An intensive investigation, led by former prosecutor Mary Jo White, followed the allegations. It concluded with a 200-page report clearing Hubbard of allegations of sexual misconduct, citing "no credible evidence."
Hubbard with pro-gay Rochester Bp. Matthew Clark
Hubbard also played a dubious role at the U.S. bishops' June 2002 meeting in Dallas on clerical sex abuse.
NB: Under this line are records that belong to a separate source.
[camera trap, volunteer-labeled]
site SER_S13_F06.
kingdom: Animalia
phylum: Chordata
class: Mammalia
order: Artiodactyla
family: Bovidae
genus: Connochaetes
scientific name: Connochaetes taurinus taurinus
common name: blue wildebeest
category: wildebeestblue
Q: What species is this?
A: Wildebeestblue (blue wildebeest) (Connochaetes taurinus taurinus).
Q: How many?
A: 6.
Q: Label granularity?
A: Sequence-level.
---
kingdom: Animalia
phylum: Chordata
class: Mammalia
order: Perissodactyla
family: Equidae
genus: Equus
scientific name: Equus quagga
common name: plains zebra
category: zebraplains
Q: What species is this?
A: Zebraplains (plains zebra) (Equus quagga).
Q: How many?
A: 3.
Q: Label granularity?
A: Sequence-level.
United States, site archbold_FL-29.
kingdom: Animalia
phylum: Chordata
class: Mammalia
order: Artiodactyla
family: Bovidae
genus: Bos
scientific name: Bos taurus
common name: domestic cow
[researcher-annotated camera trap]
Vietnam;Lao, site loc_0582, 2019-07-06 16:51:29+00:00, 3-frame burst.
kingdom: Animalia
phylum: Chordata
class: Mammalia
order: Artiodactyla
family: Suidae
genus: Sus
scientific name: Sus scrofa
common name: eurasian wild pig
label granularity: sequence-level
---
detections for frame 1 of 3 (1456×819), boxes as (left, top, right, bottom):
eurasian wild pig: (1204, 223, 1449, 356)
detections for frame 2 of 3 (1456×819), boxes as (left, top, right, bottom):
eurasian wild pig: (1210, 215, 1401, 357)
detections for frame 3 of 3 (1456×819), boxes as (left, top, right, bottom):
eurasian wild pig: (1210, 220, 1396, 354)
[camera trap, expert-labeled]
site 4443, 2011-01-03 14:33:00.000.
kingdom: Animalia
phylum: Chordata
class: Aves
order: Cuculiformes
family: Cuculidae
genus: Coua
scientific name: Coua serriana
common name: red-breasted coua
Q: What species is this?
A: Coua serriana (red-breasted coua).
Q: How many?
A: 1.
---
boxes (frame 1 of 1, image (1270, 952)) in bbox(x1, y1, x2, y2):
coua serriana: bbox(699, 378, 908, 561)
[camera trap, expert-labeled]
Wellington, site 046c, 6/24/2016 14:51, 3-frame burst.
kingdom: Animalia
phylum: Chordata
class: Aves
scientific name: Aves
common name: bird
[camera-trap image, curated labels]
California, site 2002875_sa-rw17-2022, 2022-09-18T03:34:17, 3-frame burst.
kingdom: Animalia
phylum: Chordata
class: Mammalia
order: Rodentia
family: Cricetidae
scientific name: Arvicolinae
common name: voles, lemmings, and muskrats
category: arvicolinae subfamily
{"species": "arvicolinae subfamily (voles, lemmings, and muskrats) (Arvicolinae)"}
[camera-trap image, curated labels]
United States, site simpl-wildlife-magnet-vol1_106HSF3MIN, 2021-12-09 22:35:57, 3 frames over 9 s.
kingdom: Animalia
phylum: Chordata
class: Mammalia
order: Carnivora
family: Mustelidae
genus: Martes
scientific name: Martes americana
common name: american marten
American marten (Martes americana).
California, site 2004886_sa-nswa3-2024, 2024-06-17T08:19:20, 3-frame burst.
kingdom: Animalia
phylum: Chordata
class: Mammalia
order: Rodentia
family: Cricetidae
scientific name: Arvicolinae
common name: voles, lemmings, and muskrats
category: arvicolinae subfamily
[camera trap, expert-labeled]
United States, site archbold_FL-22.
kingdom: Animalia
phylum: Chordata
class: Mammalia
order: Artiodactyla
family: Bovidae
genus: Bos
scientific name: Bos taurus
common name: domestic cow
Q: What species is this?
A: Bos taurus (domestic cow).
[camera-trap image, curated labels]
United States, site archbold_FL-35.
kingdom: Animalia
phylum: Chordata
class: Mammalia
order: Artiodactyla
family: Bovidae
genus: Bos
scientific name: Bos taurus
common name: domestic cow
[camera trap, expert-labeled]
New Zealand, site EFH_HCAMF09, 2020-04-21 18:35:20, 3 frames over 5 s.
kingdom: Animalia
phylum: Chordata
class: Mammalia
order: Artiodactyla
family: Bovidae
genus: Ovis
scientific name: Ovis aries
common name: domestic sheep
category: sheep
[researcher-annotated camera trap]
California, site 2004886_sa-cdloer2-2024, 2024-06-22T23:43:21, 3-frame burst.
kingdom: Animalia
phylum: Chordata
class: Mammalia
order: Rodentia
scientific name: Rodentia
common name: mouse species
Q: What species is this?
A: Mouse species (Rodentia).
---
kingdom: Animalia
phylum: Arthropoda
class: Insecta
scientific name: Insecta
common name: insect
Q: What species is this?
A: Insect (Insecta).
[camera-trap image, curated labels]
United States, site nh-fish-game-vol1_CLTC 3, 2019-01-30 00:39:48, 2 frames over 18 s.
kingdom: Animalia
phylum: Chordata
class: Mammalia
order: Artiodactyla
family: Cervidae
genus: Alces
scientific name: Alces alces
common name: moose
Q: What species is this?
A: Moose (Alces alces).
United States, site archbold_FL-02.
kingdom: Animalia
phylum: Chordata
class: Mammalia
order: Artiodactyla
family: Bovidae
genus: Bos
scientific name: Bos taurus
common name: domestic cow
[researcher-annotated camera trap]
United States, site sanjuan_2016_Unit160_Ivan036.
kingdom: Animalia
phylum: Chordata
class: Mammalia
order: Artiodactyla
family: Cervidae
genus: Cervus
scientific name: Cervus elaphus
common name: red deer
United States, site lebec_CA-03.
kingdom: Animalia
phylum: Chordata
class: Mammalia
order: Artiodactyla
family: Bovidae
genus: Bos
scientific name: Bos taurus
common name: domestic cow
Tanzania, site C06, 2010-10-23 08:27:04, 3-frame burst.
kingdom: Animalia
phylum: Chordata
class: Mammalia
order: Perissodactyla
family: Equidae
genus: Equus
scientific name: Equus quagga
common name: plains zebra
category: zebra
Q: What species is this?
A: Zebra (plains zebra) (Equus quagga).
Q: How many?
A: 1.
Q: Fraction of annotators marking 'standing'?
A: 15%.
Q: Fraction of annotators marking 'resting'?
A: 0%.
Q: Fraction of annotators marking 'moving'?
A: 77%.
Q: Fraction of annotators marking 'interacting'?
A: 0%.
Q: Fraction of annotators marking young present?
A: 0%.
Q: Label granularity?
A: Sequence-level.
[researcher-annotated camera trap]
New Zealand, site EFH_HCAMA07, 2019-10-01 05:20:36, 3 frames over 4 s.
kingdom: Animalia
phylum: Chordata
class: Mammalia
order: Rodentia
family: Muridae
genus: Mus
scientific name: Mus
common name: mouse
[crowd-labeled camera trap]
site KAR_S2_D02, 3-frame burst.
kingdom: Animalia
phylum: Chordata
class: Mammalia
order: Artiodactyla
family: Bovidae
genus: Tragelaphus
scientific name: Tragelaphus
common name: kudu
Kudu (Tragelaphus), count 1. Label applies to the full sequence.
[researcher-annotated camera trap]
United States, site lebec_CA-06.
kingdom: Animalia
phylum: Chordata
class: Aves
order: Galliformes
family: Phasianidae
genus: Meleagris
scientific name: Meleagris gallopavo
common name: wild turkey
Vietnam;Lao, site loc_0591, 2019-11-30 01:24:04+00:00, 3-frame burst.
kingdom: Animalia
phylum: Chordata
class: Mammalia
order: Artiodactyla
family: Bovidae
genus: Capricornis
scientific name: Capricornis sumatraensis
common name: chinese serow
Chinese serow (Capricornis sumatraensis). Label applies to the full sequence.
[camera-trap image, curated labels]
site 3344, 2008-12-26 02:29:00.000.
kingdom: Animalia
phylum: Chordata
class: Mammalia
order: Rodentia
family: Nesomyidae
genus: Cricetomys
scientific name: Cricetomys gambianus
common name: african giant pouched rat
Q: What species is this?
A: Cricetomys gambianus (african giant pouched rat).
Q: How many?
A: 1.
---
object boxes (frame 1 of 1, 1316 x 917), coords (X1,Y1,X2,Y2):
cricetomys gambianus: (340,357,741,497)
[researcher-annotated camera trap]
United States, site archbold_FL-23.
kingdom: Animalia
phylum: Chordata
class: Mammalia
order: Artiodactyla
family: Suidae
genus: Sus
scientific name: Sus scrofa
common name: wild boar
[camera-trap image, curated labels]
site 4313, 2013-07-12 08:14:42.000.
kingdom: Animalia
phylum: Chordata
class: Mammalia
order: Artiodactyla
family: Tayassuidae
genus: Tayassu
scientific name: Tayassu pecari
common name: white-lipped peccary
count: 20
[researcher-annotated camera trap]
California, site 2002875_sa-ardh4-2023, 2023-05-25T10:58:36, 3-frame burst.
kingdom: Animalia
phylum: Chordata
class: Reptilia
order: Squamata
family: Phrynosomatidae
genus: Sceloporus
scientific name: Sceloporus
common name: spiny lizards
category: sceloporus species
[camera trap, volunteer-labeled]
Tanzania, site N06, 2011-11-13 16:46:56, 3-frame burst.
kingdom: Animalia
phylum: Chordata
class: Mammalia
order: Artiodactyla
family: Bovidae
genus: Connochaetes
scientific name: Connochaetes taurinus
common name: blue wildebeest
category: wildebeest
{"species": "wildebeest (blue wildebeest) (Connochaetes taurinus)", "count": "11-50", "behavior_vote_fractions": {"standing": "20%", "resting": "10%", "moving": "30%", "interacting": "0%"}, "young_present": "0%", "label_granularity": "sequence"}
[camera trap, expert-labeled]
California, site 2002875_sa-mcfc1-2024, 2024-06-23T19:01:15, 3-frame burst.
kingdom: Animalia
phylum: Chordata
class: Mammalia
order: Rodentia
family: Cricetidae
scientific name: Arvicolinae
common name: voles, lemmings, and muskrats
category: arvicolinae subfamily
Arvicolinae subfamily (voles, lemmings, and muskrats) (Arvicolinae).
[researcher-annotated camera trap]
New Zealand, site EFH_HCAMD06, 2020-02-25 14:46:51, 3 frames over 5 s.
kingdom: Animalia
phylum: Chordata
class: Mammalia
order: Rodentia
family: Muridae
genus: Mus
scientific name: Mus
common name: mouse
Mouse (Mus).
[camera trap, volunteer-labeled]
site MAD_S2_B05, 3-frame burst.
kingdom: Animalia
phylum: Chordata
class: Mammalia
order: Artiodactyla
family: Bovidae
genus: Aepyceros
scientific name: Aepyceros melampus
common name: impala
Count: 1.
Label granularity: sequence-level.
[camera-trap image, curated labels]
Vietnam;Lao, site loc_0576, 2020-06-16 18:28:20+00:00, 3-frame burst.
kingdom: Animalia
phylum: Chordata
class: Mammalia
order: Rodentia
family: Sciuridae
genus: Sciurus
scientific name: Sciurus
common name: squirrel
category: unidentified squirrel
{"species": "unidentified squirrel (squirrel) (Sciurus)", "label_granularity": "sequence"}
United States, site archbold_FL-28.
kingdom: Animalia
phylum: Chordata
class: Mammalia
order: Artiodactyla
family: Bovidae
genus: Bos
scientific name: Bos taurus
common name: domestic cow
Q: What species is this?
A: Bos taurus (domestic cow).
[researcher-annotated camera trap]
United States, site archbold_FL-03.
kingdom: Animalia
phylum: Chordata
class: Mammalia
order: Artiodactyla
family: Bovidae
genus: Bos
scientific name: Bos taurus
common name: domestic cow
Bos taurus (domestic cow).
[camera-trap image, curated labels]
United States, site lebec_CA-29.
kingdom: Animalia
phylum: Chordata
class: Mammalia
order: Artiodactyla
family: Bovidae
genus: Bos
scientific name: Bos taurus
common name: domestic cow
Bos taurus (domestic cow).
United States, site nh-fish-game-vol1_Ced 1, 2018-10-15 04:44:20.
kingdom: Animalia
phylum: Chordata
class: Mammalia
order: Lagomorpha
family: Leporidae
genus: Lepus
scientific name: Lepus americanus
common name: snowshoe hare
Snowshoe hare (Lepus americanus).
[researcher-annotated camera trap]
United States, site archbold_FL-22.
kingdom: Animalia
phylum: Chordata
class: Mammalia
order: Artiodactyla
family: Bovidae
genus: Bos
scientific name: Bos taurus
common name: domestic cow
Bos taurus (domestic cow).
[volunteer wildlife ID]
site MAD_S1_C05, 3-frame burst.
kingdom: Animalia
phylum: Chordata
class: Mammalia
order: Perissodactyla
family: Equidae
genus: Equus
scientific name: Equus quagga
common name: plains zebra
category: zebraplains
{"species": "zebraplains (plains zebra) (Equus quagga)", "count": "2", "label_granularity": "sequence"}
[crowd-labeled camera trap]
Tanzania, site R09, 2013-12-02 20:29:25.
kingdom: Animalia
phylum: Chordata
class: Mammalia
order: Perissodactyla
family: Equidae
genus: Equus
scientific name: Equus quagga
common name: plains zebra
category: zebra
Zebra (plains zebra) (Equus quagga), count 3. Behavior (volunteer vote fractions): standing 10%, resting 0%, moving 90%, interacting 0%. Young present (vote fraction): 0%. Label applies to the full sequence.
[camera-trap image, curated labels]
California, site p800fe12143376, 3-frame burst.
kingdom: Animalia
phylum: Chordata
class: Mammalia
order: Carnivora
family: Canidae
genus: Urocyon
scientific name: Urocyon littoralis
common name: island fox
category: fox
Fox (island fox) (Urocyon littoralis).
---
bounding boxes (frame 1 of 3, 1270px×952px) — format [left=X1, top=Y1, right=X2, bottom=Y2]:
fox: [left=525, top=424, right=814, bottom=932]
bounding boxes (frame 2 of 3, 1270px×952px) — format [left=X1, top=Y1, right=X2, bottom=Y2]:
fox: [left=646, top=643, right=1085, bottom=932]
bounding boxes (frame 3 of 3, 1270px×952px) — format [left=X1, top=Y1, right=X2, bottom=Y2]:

It is now known that disgraced former Cdl. Theodore McCarrick torpedoed the Dallas Charter establishing provisions for accountability and transparency to better protect minors from predator priests. Together with allies among his brother bishops, McCarrick — a serial sexual predator — deliberately diluted the Dallas Charter, apparently tailoring the documents to protect himself and others like him after decades of abusing seminarians. In the original draft, the provisions bound all "clerics" — not just priests and deacons, but bishops, as well. But the Dallas Charter was redesigned to exclude bishops from accountability, critics say, precisely because the bishops wanted it that way.

Hubbard, meanwhile, fought even the watered-down Dallas Charter draft. The only bishop to oppose the document's "zero-tolerance" provisions, Hubbard floated an amendment that would have allowed "discretion" in handling predator priests. His amendment didn't pass, but three months later, the U.S. Conference of Catholic Bishops consoled Hubbard by appointing him to their committee on sexual abuse.
Hubbard stepped down as bishop in 2014. During his 37-year episcopate, Hubbard paid out millions of dollars of his parishioners' money to settle sex abuse claims, even as he continued to indulge the very network of homosexual priests he helped create.